We echo the concerns raised by many groups, organizations and individuals that this process should not be rushed at this point. It is crucial to the integrity of these consultations that sufficient time is allowed to get this right.

We strongly urge government to recognize the right to water for all Islanders in this Act.
We ask that you revisit the submissions (both public & written) made by Blue Dot PEI during the consultations.
We ask that you review this document in your considerations THE RIGHT TO WATER:A BRIEFING NOTE by Dr.
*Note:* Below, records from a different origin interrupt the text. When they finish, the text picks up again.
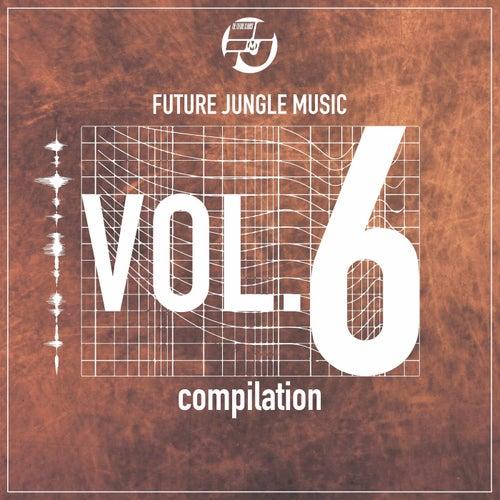 Download VA - Future Jungle Music Compilation, Vol. 6 (FJMCOMP6) mp3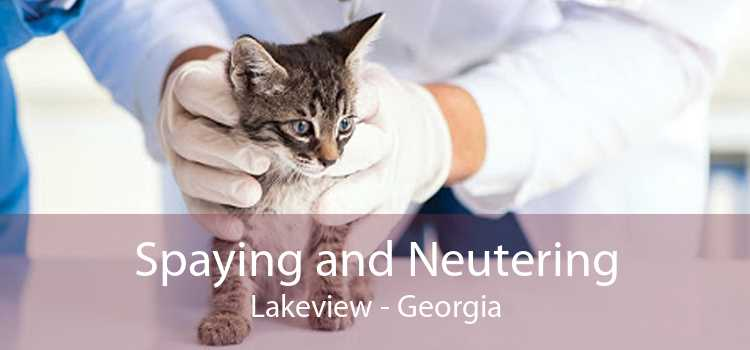 Spaying and Neutering Lakeview - Georgia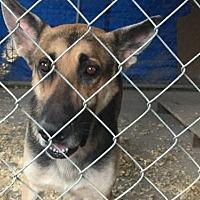German Shepherd Dog Dog for adoption in Del Rio, Texas - Marshal
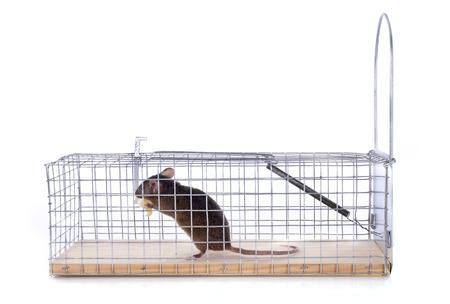 piege souris: pi�ge � souris devant un fond blanc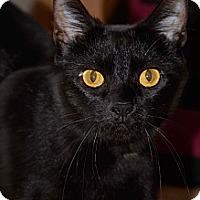 Adopt A Pet :: Elsa - Troy, OH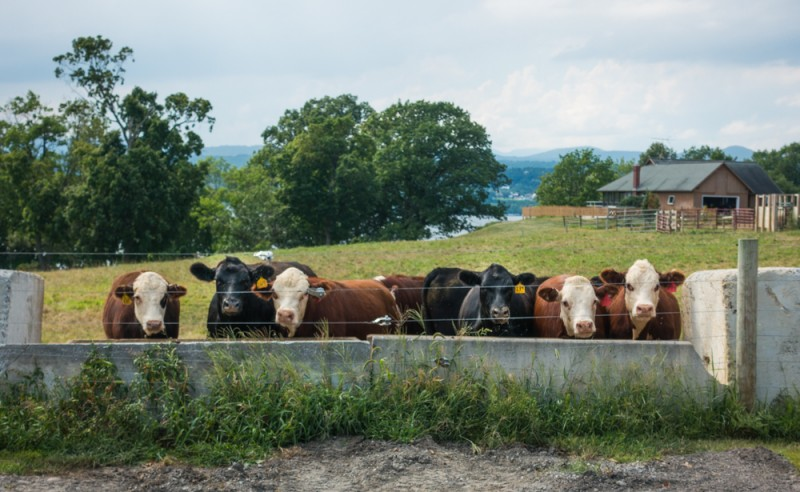 cows in upstate New York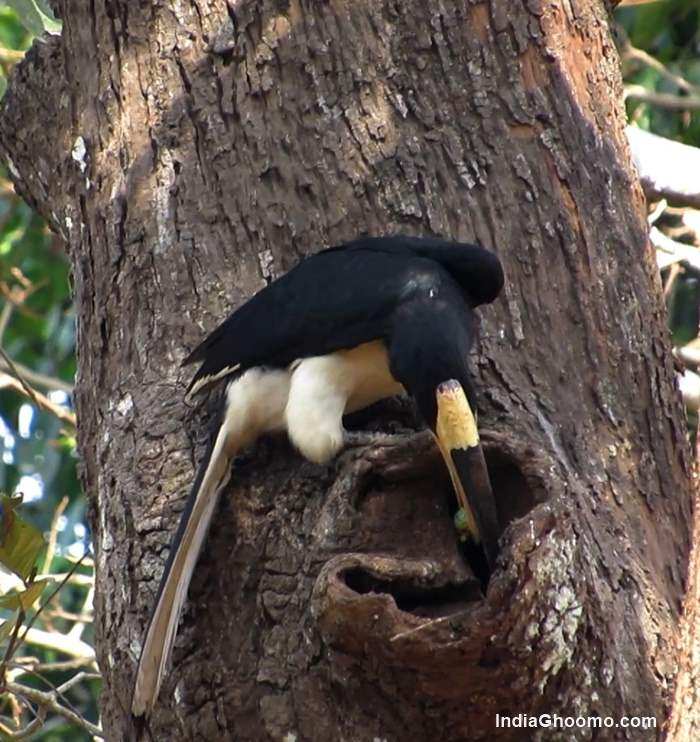 Malabar Pied Hornbill nesting pics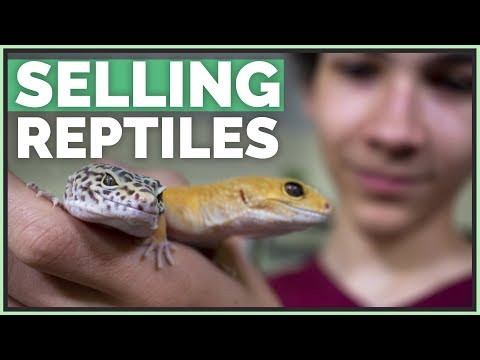 How Much Money I've Made Selling Pet Reptiles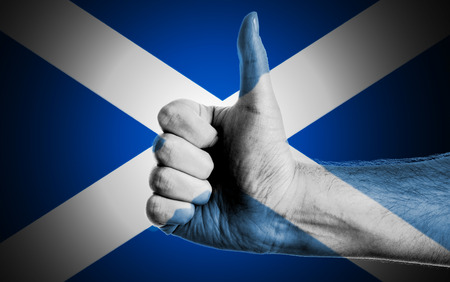 Flag Of Scotland Painted On A Man photo
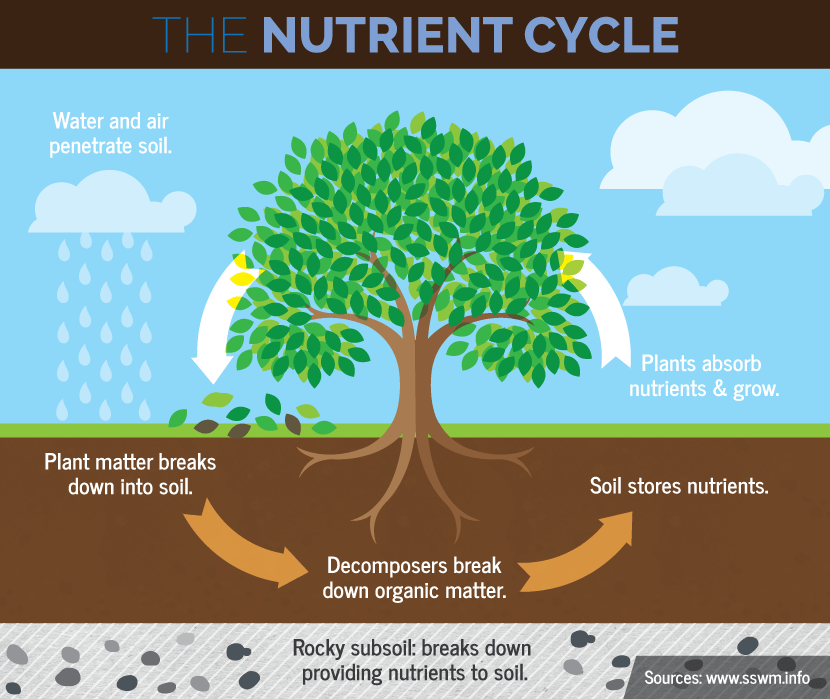 Three Year Garden Rotation Plan: The Nutrient Cycle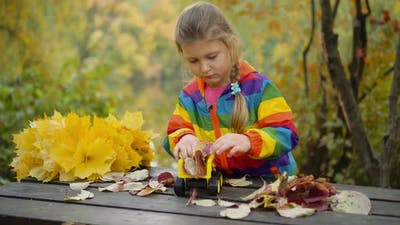 A little girl playing with a toy car on an autumn day.
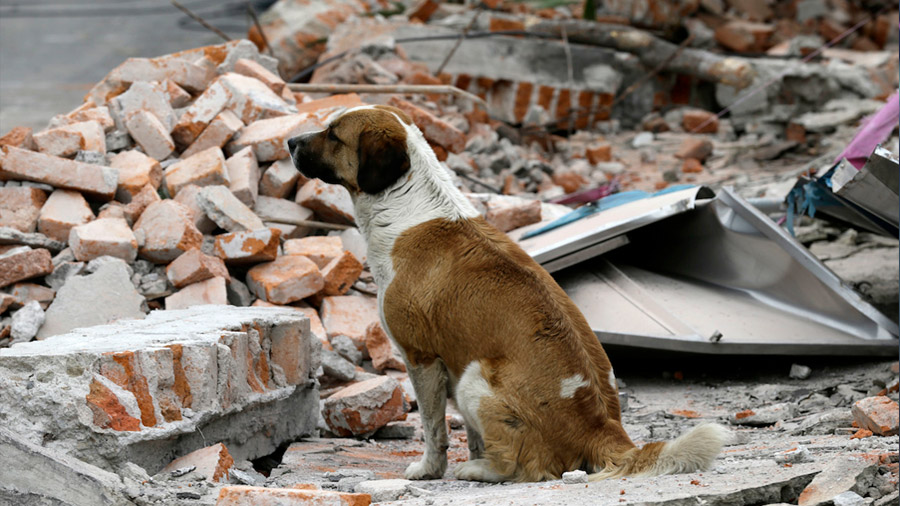 ¿Qué hacemos con nuestras mascotas durante un sismo?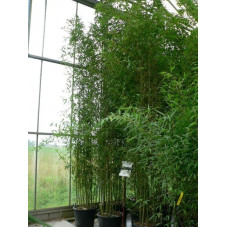 Bambous doré - 400cm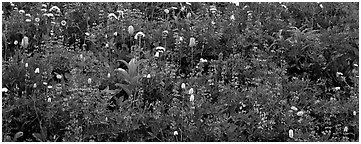 Close-up of flowers in meadow. Mount Rainier National Park (Panoramic black and white)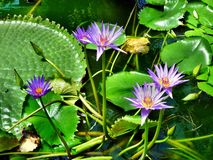 Water lilies with lily pads. Water lilies with blue blossoms on top of green lily pads Stock Images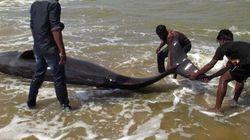 Inde: 45 baleines retrouvées mortes sur une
David R. Boyd Adjunct Professor, Resource and Environmental Management,Simon Fraser University

"Many experts agree that legal recognition of the human right to water is a significant step towards increased access to safe drinking water."

"The benefits of recognizing that water is a legally protected human right include:
- stronger water laws, regulations, and policies;
- prioritizing resources for investment in water infrastructure, governance, and management;
- empowering citizens and communities to take part in decision making processes related to water;
- providing a potential remedy for those whose right is being or may be violated;
- protecting water from pollution and other adverse impacts; - preventing discrimination or neglect of under-privileged or marginalized communities; and
- providing a means of holding governments and corporations accountable."

"The right to water is not a silver bullet that will automatically address the world’s water crisis.However it is a powerful tool that can be used to focus attention and resources on improving access to water for those individuals and communities who currently endure the hardships imposed by the absence of safe water."

Québec spent 2 year of extensive deliberation and consultation in developing it's Water policy, a lot can be gleaned and adopted from this to strengthen PEI's Water Act. 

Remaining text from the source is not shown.